Wikidata:Lexicographical data/Documentation

Translate this page

This is the main documentation page for lexicographical data on Wikidata. It is intended to describe general information about Wikidata lexemes: the way they are structured, how one may edit them, and what may be added to enrich them.

Note that while the information on this page may be broadly applicable across most languages, what works for modeling one language will not always work for modeling another language. For information about modeling lexemes for specific languages, visit the documentation pages for them.

More technical documentation may separately be found for the WikibaseLexeme extension for MediaWiki, which provides support for lexemes on Wikidata.

A Glossary of Wikidata Lexicographical terms is available.

Data model

The data model of WikibaseLexeme describes the structure of the data that is handled as "lexemes" in Wikidata. The text below is merely a summary; for more detailed information, see the corresponding WikibaseLexeme documentation page.

A lexeme is a lexical element of a language, such as a word, a phrase, or a prefix. (More information about lexemes in general may be found on Wikipedia.)

Lexemes, like items and properties, are also Wikibase entities; they too have individual identifiers and can be separately accessed and queried.
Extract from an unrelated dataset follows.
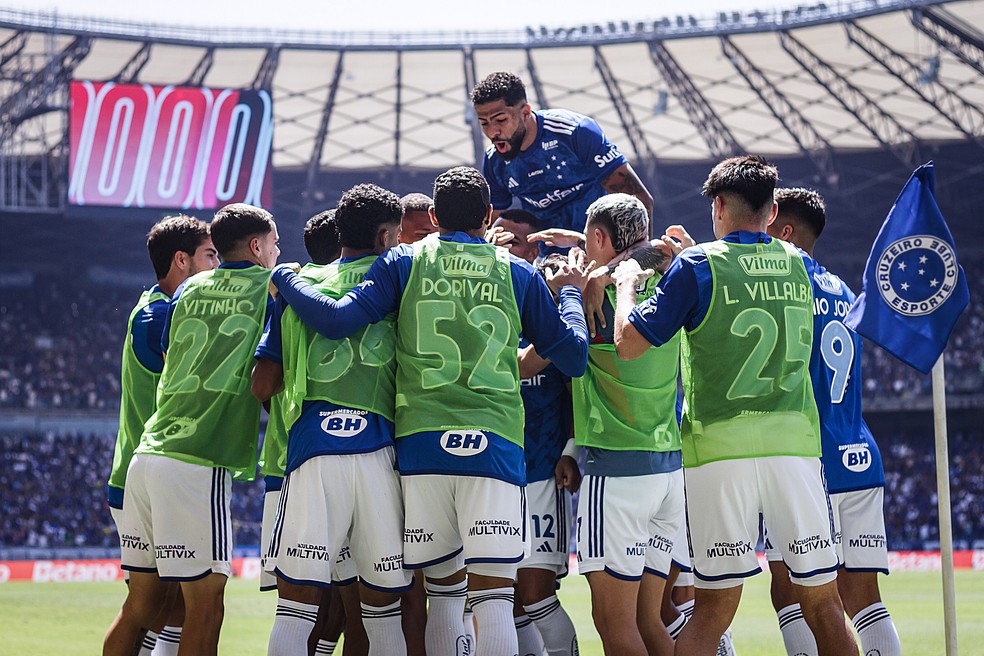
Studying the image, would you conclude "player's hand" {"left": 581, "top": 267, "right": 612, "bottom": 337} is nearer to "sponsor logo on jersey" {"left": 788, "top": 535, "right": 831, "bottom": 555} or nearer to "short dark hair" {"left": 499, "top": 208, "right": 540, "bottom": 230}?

There are seven components of a lexeme, described in each of the following subsections:

its LID;
its lemmata;
its language;
its lexical category;
its (top-level) statements;
its senses; and
its forms.

Lexeme ID

Lexemes have identifiers starting with an "L" followed by a number using the digits 0-9, such as L3746552. These IDs (often called "LIDs", for "lexeme identifiers") are unique within Wikidata and are assigned automatically when a lexeme is created.

The RDF URI for a lexeme is http://www.wikidata.org/entity/ followed by the lexeme ID.

Lexeme lemmata

Further information: /Lemmata

The lemmata (singular lemma) of a lexeme are primarily used as human-readable representations of the lexeme. Each lemma consists of a string accompanied by a valid IETF language tag. Usually lemmata are the written forms of a word, phrase, or affix that would be found in a dictionary describing them, whether or not they are considered the 'base' or 'stem' forms morphologically.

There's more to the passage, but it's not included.